# Start of DATA SECTION

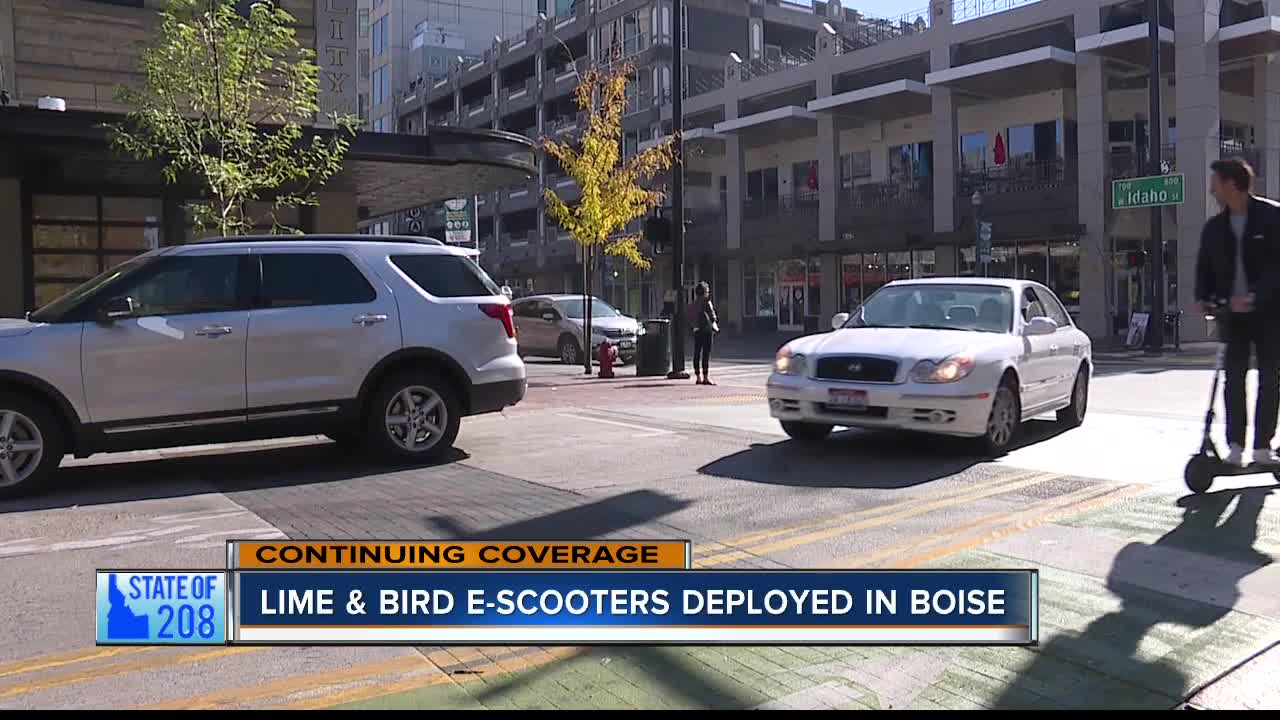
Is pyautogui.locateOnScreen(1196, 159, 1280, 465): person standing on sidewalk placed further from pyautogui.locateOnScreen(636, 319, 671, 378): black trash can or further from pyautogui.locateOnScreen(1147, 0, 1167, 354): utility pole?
pyautogui.locateOnScreen(1147, 0, 1167, 354): utility pole

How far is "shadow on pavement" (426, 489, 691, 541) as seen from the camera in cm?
616

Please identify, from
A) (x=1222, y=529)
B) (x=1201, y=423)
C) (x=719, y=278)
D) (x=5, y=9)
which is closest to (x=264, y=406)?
(x=1222, y=529)

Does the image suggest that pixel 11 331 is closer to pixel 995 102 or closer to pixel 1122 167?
pixel 1122 167

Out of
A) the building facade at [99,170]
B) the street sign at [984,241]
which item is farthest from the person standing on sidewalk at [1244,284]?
the street sign at [984,241]

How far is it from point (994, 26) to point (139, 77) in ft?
86.2

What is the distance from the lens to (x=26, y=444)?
764 cm

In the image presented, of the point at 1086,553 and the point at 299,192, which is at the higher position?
the point at 299,192

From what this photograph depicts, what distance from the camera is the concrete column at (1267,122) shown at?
33.2m

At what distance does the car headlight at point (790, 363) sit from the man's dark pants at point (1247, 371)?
10.8 feet

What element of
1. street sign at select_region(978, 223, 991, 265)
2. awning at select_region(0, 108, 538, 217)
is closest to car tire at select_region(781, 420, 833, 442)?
awning at select_region(0, 108, 538, 217)

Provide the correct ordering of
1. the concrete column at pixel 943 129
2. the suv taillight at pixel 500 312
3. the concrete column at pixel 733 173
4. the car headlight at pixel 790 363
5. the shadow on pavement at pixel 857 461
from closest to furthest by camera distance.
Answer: the shadow on pavement at pixel 857 461
the car headlight at pixel 790 363
the suv taillight at pixel 500 312
the concrete column at pixel 943 129
the concrete column at pixel 733 173

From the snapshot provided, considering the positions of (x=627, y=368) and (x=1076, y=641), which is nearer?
(x=1076, y=641)

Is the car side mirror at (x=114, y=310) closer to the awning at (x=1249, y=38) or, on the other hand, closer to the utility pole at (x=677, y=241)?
the utility pole at (x=677, y=241)

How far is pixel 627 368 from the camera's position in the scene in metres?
23.7
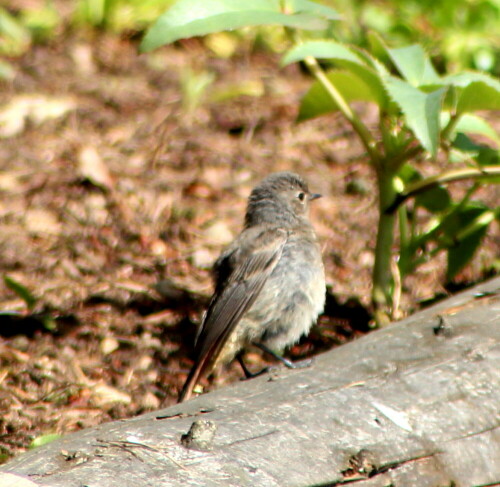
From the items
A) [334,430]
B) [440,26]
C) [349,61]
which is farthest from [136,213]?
[440,26]

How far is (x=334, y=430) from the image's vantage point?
2805mm

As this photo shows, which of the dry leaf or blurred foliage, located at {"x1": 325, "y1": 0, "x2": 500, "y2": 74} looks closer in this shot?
the dry leaf

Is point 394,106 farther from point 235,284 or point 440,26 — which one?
point 440,26

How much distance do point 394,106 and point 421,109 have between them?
2.07 ft

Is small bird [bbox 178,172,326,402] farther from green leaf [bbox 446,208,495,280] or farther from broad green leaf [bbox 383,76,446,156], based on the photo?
broad green leaf [bbox 383,76,446,156]

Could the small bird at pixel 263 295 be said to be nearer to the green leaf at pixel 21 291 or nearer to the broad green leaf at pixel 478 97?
the green leaf at pixel 21 291

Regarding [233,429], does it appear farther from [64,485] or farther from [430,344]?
[430,344]

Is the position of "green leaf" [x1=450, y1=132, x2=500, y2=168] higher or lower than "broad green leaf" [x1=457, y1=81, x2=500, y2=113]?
lower

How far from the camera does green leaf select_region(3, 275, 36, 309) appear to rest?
4.64 m

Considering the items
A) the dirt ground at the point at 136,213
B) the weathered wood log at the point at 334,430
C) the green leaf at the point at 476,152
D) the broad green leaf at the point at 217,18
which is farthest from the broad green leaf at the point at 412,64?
the dirt ground at the point at 136,213

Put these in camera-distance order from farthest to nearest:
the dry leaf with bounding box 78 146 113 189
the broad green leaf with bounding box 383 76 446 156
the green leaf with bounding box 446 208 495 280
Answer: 1. the dry leaf with bounding box 78 146 113 189
2. the green leaf with bounding box 446 208 495 280
3. the broad green leaf with bounding box 383 76 446 156

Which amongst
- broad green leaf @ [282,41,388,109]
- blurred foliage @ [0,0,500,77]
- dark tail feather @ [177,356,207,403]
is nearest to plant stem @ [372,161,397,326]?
broad green leaf @ [282,41,388,109]

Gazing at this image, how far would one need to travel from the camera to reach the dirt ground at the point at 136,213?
14.5 feet

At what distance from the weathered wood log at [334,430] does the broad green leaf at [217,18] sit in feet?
5.18
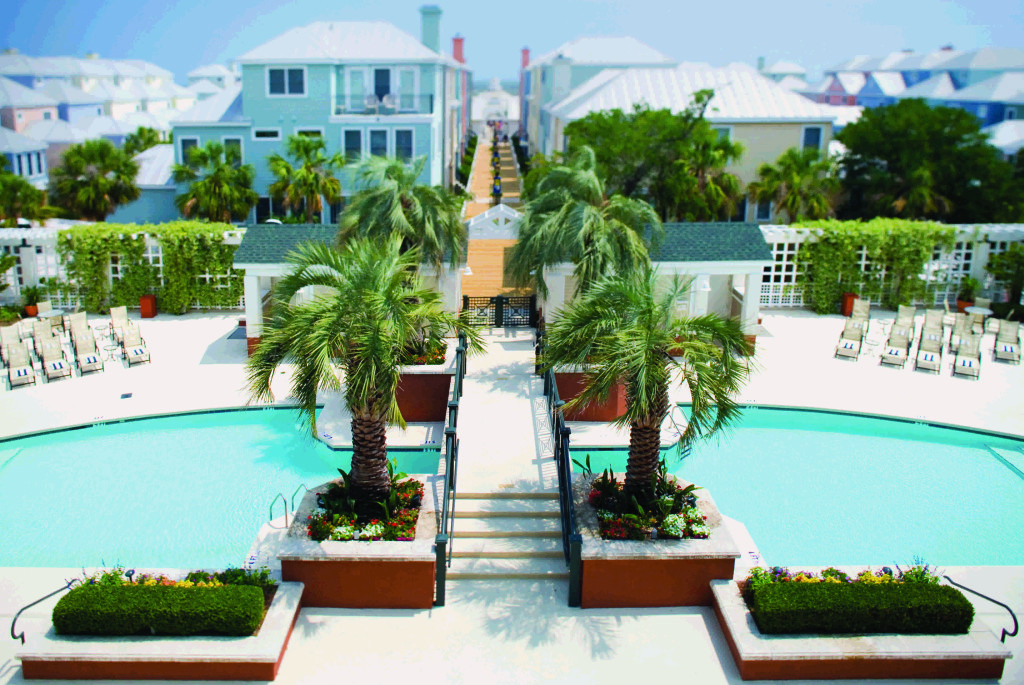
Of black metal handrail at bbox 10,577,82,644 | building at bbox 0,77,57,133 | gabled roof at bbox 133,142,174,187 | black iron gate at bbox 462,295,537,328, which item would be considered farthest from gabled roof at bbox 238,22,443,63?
building at bbox 0,77,57,133

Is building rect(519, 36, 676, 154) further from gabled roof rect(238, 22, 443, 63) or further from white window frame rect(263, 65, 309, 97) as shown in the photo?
white window frame rect(263, 65, 309, 97)

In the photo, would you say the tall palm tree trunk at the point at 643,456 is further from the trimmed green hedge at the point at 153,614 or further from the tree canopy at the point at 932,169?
the tree canopy at the point at 932,169

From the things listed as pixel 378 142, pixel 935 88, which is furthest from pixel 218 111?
pixel 935 88

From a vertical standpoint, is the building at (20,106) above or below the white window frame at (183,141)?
above

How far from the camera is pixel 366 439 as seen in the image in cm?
1151

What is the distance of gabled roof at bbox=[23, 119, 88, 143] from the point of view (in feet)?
166

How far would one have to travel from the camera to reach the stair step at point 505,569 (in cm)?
1155

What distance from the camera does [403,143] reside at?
33031 mm

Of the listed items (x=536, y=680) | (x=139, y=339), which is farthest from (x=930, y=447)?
(x=139, y=339)

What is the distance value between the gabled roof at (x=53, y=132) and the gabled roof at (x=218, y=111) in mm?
20417

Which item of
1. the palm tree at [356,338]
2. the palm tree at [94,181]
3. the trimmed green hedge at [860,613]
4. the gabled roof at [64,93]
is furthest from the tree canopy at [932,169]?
the gabled roof at [64,93]

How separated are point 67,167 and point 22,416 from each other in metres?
16.7

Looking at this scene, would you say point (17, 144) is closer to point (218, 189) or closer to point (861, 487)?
point (218, 189)

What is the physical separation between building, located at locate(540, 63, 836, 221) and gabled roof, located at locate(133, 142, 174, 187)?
15885 millimetres
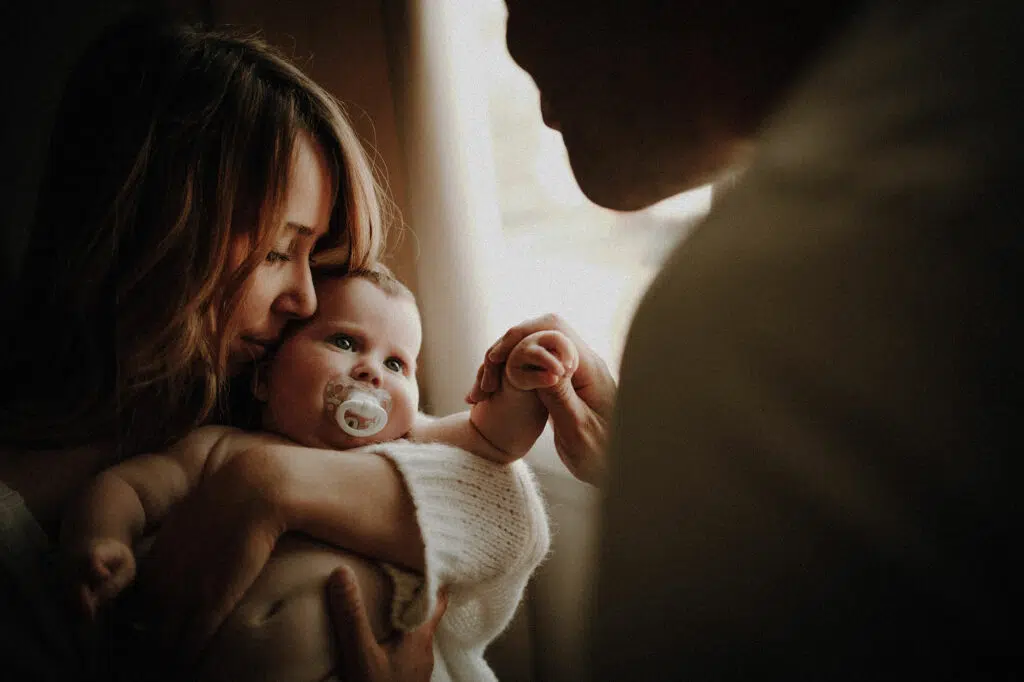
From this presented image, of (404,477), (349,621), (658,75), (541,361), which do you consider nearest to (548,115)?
(658,75)

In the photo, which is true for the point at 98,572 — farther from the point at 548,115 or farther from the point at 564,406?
the point at 548,115

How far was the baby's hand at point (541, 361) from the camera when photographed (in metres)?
0.56

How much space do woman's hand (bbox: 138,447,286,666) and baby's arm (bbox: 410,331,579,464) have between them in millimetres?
184

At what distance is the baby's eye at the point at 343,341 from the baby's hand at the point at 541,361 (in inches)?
6.2

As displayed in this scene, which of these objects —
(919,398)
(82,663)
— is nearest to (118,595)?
(82,663)

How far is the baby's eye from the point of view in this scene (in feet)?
2.04

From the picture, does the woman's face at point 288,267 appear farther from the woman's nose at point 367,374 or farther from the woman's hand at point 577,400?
the woman's hand at point 577,400

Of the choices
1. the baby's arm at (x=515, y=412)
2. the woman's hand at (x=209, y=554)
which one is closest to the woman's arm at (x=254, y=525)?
the woman's hand at (x=209, y=554)

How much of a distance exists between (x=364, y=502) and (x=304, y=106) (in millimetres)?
395

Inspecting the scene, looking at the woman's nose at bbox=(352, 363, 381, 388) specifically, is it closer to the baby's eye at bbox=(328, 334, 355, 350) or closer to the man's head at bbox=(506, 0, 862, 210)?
the baby's eye at bbox=(328, 334, 355, 350)

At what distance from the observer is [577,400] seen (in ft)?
1.98

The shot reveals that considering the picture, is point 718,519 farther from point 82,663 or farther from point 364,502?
point 82,663

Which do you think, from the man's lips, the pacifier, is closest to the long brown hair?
the pacifier

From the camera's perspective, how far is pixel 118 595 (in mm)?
500
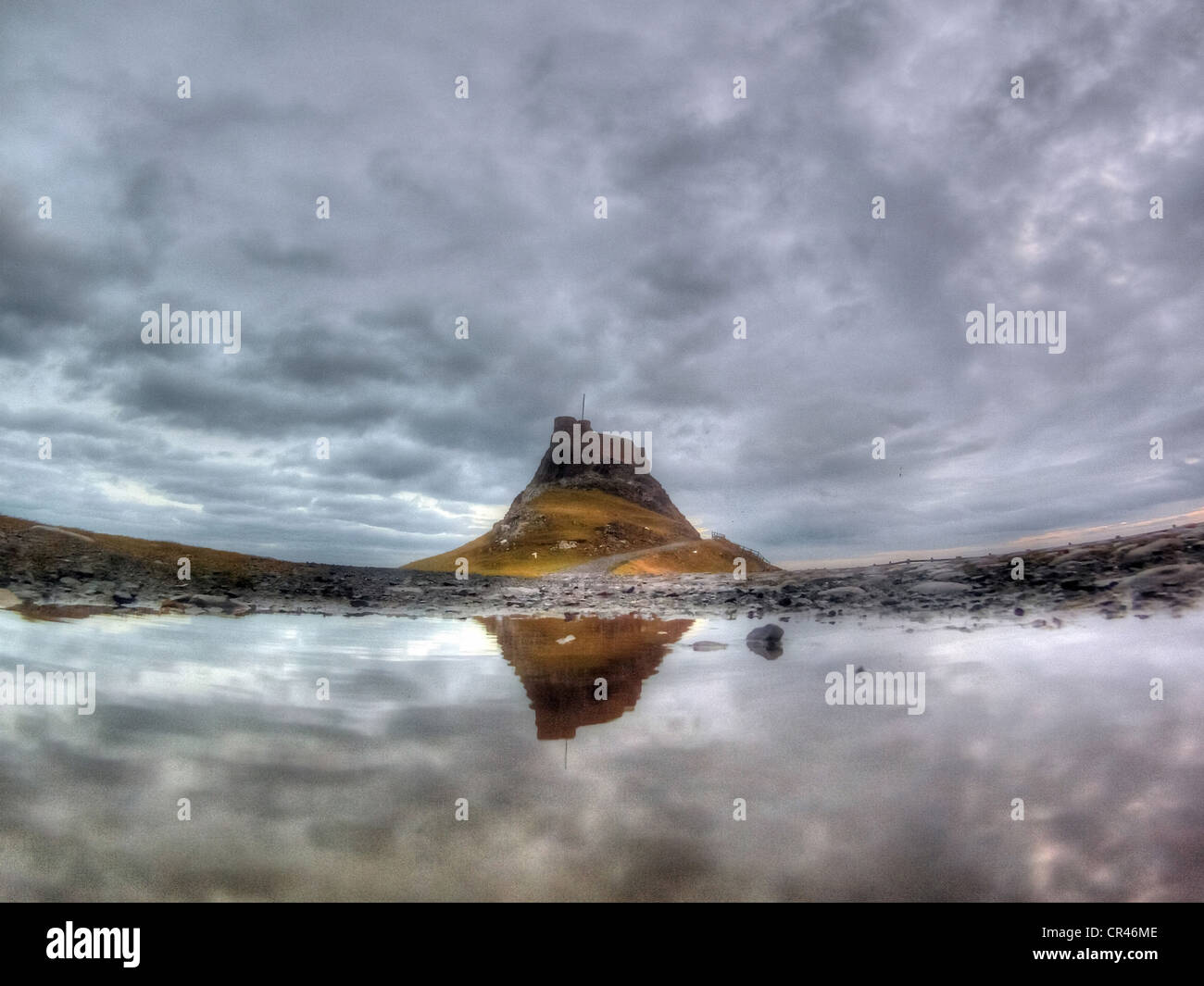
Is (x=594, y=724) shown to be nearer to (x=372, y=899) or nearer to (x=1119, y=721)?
(x=372, y=899)

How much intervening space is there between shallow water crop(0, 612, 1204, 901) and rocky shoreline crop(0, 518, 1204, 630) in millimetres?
3325

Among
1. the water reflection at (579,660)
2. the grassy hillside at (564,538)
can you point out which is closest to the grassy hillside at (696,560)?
the grassy hillside at (564,538)

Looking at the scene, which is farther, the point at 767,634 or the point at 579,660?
the point at 767,634

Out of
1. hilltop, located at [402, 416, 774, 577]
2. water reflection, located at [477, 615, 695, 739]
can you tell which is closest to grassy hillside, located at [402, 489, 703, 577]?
hilltop, located at [402, 416, 774, 577]

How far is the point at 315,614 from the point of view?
13.9m

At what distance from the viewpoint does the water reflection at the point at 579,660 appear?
5.69 m

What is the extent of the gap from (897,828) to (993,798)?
0.82m

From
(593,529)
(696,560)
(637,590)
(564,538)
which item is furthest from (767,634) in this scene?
(593,529)

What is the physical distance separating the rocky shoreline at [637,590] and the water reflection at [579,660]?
2.78 m

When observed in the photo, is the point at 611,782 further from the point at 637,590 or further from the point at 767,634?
the point at 637,590

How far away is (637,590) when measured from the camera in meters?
23.4

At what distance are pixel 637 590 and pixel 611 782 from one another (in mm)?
19575

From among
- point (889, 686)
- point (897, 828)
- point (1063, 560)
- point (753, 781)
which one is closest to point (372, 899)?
point (753, 781)

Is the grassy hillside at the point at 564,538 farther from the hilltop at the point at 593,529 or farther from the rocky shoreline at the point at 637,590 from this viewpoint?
the rocky shoreline at the point at 637,590
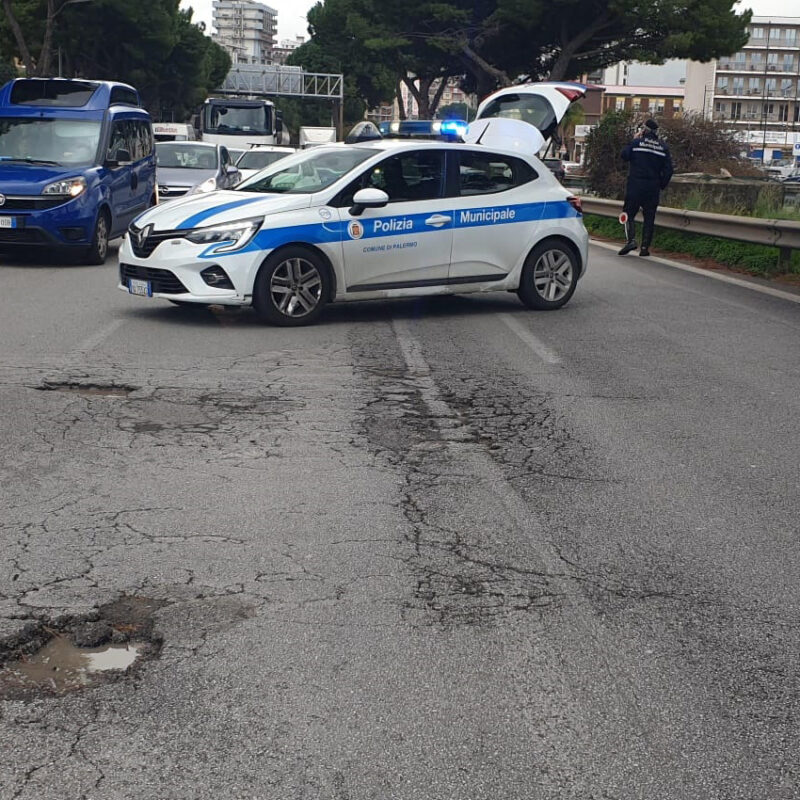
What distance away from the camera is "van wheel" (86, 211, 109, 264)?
626 inches

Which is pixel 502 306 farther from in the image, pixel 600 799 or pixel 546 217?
pixel 600 799

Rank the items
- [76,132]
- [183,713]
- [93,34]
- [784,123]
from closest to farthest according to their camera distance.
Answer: [183,713]
[76,132]
[93,34]
[784,123]

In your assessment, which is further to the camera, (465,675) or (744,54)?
(744,54)

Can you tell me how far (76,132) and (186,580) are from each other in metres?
13.7

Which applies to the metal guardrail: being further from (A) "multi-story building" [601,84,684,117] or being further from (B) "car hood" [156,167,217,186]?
(A) "multi-story building" [601,84,684,117]

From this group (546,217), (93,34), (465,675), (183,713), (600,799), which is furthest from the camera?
(93,34)

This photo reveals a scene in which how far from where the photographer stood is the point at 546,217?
38.5ft

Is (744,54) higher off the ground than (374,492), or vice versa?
(744,54)

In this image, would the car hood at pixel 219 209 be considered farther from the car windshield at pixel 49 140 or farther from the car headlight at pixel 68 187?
the car windshield at pixel 49 140

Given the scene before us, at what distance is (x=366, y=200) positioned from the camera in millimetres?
10531

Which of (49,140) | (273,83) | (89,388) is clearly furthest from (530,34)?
(89,388)

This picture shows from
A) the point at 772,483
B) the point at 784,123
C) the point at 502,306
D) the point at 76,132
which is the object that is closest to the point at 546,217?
the point at 502,306

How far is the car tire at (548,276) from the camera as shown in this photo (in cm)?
1179

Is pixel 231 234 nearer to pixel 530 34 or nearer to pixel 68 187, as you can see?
pixel 68 187
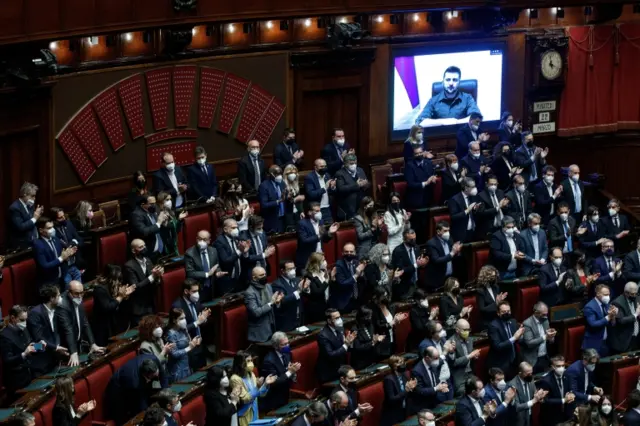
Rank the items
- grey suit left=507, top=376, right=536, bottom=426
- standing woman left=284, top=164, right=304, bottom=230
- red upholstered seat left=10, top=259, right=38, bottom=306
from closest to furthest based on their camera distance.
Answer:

# End of DATA SECTION

GOAL: From the items above, keep only the lines that contain the string "hillside" and copy each one in full.

IN RESPONSE:
2. the grassy hillside at (564,538)
can you point out which is closest to the grassy hillside at (696,560)?
the grassy hillside at (564,538)
can you tell which is closest to grassy hillside, located at [402, 489, 703, 577]?
Is the grassy hillside at the point at 564,538 farther from the hilltop at the point at 593,529 or farther from the rocky shoreline at the point at 637,590 from this viewpoint?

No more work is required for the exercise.